> **DIRECTIONS FOR THIS TASK**
Transcribe each line of the records below verbatim, leaving out the pictures.

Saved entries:
=-=-=

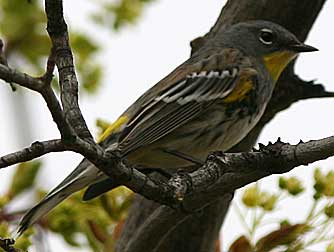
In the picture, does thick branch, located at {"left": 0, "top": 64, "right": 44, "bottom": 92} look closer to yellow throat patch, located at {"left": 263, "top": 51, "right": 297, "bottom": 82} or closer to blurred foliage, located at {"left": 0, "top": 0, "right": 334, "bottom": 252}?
blurred foliage, located at {"left": 0, "top": 0, "right": 334, "bottom": 252}

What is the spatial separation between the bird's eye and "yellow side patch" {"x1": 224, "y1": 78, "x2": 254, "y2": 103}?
40 cm

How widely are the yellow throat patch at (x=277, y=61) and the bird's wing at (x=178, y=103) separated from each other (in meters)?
0.28

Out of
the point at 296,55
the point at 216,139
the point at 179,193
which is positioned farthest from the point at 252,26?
the point at 179,193

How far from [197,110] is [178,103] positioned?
0.44ft

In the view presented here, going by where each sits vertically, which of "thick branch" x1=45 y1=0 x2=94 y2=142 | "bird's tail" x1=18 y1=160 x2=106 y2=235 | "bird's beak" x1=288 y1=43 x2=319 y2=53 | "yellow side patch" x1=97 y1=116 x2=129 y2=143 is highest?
"bird's beak" x1=288 y1=43 x2=319 y2=53

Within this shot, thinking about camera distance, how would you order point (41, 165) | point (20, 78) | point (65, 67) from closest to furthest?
1. point (20, 78)
2. point (65, 67)
3. point (41, 165)

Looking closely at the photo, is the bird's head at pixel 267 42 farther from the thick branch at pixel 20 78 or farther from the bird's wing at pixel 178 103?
the thick branch at pixel 20 78

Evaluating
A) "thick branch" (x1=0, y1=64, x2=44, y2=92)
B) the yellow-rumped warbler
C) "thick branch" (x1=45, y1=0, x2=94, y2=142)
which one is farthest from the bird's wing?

=-=-=

> **TASK RESPONSE**
In the picture, does thick branch, located at {"left": 0, "top": 64, "right": 44, "bottom": 92} look closer to yellow throat patch, located at {"left": 263, "top": 51, "right": 297, "bottom": 82} or closer to blurred foliage, located at {"left": 0, "top": 0, "right": 334, "bottom": 252}?
blurred foliage, located at {"left": 0, "top": 0, "right": 334, "bottom": 252}

What is the spatial separation between the bird's eye and "yellow side patch" {"x1": 224, "y1": 78, "x2": 254, "y2": 103}?
40 cm

How widely are the yellow throat patch at (x=277, y=61) and the bird's wing at (x=178, y=103) separated from each other (in meters)?
0.28

Out of
the point at 296,55
the point at 216,139
the point at 179,193
which is positioned farthest from the point at 252,26?
the point at 179,193

How far from [197,110] is [178,103] positioned?
0.44ft

In the view presented here, going by where each sits vertically, which of "thick branch" x1=45 y1=0 x2=94 y2=142 | "bird's tail" x1=18 y1=160 x2=106 y2=235 | "bird's beak" x1=288 y1=43 x2=319 y2=53 | "yellow side patch" x1=97 y1=116 x2=129 y2=143 is highest?
"bird's beak" x1=288 y1=43 x2=319 y2=53

Within this shot, thinking about camera distance, how would you order point (41, 165) | point (20, 78) | point (65, 67) from closest to furthest?
1. point (20, 78)
2. point (65, 67)
3. point (41, 165)

Looking closely at the photo, is the bird's head at pixel 267 42 farther from the thick branch at pixel 20 78 or farther from the bird's wing at pixel 178 103?
the thick branch at pixel 20 78

Evaluating
A) "thick branch" (x1=0, y1=64, x2=44, y2=92)
B) the yellow-rumped warbler
C) "thick branch" (x1=45, y1=0, x2=94, y2=142)
which one is farthest from the bird's wing?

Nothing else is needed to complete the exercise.